6. Read one of the gospels and then ask if God is anonymous. And take a look around you. The Universe we inhabit is astonishing isn’t it? Isn’t it possible that it has a Designer? Why is that less plausible than that it happened purely by chance?

7. Science tells us how things happen. It doesn’t tell us why. Science can tell us how God put things together but it can’t say why. It can tell us about the patterns and laws and rules and maths behind everything, but it can’t say why those patterns and laws and rules and maths are so perfectly balanced to allow for this Universe (other than to hypothesise an infinite number of Universes so that this one can exist and sustain life).

8. You can believe in aliens but not in God? The ‘evidence’ for alien life forms is somewhat sketchy at best. And even if they did exist, why does that disprove God? Bearing in mind when the Bible was written, wouldn’t it have rather freaked out those people to have been told about beings on other planets?
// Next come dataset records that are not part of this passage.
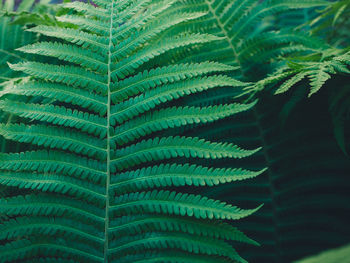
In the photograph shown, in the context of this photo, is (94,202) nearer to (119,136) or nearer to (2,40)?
(119,136)

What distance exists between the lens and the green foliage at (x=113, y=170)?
95cm

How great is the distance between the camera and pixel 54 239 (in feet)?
3.18

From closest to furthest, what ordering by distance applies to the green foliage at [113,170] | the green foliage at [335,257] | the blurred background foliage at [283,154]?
1. the green foliage at [335,257]
2. the green foliage at [113,170]
3. the blurred background foliage at [283,154]

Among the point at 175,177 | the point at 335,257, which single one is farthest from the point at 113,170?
the point at 335,257

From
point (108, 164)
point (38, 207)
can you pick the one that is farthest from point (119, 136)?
point (38, 207)

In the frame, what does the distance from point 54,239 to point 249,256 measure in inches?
30.7

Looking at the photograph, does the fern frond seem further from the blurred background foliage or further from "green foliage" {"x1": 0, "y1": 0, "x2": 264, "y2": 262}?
the blurred background foliage

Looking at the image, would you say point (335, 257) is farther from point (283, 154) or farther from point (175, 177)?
point (283, 154)

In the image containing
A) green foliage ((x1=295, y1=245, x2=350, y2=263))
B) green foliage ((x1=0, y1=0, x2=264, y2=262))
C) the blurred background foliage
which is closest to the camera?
green foliage ((x1=295, y1=245, x2=350, y2=263))

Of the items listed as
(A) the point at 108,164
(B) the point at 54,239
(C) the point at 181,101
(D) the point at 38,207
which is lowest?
(B) the point at 54,239

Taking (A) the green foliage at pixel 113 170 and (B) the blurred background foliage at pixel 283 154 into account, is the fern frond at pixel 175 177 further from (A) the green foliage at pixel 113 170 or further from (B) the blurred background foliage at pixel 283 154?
(B) the blurred background foliage at pixel 283 154

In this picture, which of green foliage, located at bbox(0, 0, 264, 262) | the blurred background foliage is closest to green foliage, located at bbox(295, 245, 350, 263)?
green foliage, located at bbox(0, 0, 264, 262)

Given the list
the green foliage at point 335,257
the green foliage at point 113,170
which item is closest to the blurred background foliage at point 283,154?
the green foliage at point 113,170

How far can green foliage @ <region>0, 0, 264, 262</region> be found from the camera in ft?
3.11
9. The manuscripts of the Bible exist in many fragments found in many different places and they are in harmony with each other in 98.5% of the all of the manuscripts. The 1.5% were caused by mistakes in copying (no photocopiers or scanners, it was all hand written); explanations added in the margins and then incorporated; and some words changed to try to make it easier to understand. None of these differences make a difference to any of the major themes of the BIble. Did you know that 24 carat gold is 99.9% pure gold, but 18 carat gold is 75% and 9 carat gold is 38%. The Bible is almost 24 carat gold!
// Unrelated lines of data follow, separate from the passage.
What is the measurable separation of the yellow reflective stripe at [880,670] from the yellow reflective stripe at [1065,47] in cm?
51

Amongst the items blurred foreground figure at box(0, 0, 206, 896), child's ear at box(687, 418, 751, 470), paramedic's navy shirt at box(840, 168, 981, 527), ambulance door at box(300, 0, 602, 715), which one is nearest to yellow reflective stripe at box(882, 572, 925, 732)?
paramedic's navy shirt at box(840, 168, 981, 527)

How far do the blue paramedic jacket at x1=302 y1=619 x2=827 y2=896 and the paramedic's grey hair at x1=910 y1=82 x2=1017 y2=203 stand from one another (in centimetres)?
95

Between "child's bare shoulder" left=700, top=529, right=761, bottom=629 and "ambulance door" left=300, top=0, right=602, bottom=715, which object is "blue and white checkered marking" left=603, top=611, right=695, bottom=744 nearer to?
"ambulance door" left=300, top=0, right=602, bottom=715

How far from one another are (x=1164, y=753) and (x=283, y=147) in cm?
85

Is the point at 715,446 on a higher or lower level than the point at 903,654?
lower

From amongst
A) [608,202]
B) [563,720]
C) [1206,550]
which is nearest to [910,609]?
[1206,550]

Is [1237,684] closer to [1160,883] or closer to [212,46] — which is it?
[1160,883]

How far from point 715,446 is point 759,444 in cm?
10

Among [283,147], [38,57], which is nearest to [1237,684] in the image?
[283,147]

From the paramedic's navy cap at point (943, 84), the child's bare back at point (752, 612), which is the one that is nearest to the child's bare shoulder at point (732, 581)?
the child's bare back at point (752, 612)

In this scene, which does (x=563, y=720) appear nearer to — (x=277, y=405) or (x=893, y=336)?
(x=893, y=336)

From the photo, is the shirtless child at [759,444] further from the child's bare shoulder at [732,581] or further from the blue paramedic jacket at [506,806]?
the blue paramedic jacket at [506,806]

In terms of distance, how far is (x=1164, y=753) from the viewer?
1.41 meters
10. I don’t believe that God sends anyone to hell (whatever your view of ‘hell’ is). If he is consistent he will always respect our choices because he respects our free will. He won’t force anyone to be with him who doesn’t want to be with him. ‘Judgment’ (whatever that is) is about God (sadly, perhaps even reluctantly) accepting our decision whether or not we want to be with him. Whatever you think hell may or may not be, it at least is an absence of God: he respects our decision – if we want to be with him we are with him, if we don’t we aren’t. Whatever you choose, he will respect.

You may not believe in God, but he believes in you.